* Your task
Repeat all of the data exactly. Leave nothing out.

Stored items
———

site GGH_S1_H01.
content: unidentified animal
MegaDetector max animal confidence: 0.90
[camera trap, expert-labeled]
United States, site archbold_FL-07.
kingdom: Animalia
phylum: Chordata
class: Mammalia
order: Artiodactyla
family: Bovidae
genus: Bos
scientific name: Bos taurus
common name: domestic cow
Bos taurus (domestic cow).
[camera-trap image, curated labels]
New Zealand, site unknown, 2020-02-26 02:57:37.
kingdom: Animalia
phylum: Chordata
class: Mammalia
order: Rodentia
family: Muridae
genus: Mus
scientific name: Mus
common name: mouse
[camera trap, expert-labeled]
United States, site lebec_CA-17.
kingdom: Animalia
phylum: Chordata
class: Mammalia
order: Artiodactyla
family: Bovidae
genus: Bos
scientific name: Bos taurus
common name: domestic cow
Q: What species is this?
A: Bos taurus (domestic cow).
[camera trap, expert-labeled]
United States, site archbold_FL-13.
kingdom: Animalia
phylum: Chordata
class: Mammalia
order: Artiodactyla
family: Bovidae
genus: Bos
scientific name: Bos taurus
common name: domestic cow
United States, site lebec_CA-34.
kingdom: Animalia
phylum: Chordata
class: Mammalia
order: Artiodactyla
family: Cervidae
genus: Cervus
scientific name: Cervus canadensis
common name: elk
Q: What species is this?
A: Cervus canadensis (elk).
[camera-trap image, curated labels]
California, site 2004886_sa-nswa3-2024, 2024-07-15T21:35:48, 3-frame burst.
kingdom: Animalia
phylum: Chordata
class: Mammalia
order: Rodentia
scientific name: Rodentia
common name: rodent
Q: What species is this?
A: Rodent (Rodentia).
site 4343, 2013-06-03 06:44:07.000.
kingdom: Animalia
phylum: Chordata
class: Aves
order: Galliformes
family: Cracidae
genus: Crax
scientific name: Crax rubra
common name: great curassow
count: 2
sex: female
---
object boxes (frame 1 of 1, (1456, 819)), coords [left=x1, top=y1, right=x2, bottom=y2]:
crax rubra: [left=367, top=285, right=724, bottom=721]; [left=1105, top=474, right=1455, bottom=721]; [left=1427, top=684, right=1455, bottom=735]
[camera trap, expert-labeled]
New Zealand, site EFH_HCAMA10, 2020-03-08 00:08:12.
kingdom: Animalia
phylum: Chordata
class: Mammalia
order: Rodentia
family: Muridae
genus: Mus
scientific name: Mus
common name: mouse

———

* Exercise answer
site GGH_S1_H01.
content: unidentified animal
MegaDetector max animal confidence: 0.90
[camera trap, expert-labeled]
United States, site archbold_FL-07.
kingdom: Animalia
phylum: Chordata
class: Mammalia
order: Artiodactyla
family: Bovidae
genus: Bos
scientific name: Bos taurus
common name: domestic cow
Bos taurus (domestic cow).
[camera-trap image, curated labels]
New Zealand, site unknown, 2020-02-26 02:57:37.
kingdom: Animalia
phylum: Chordata
class: Mammalia
order: Rodentia
family: Muridae
genus: Mus
scientific name: Mus
common name: mouse
[camera trap, expert-labeled]
United States, site lebec_CA-17.
kingdom: Animalia
phylum: Chordata
class: Mammalia
order: Artiodactyla
family: Bovidae
genus: Bos
scientific name: Bos taurus
common name: domestic cow
Q: What species is this?
A: Bos taurus (domestic cow).
[camera trap, expert-labeled]
United States, site archbold_FL-13.
kingdom: Animalia
phylum: Chordata
class: Mammalia
order: Artiodactyla
family: Bovidae
genus: Bos
scientific name: Bos taurus
common name: domestic cow
United States, site lebec_CA-34.
kingdom: Animalia
phylum: Chordata
class: Mammalia
order: Artiodactyla
family: Cervidae
genus: Cervus
scientific name: Cervus canadensis
common name: elk
Q: What species is this?
A: Cervus canadensis (elk).
[camera-trap image, curated labels]
California, site 2004886_sa-nswa3-2024, 2024-07-15T21:35:48, 3-frame burst.
kingdom: Animalia
phylum: Chordata
class: Mammalia
order: Rodentia
scientific name: Rodentia
common name: rodent
Q: What species is this?
A: Rodent (Rodentia).
site 4343, 2013-06-03 06:44:07.000.
kingdom: Animalia
phylum: Chordata
class: Aves
order: Galliformes
family: Cracidae
genus: Crax
scientific name: Crax rubra
common name: great curassow
count: 2
sex: female
---
object boxes (frame 1 of 1, (1456, 819)), coords [left=x1, top=y1, right=x2, bottom=y2]:
crax rubra: [left=367, top=285, right=724, bottom=721]; [left=1105, top=474, right=1455, bottom=721]; [left=1427, top=684, right=1455, bottom=735]
[camera trap, expert-labeled]
New Zealand, site EFH_HCAMA10, 2020-03-08 00:08:12.
kingdom: Animalia
phylum: Chordata
class: Mammalia
order: Rodentia
family: Muridae
genus: Mus
scientific name: Mus
common name: mouse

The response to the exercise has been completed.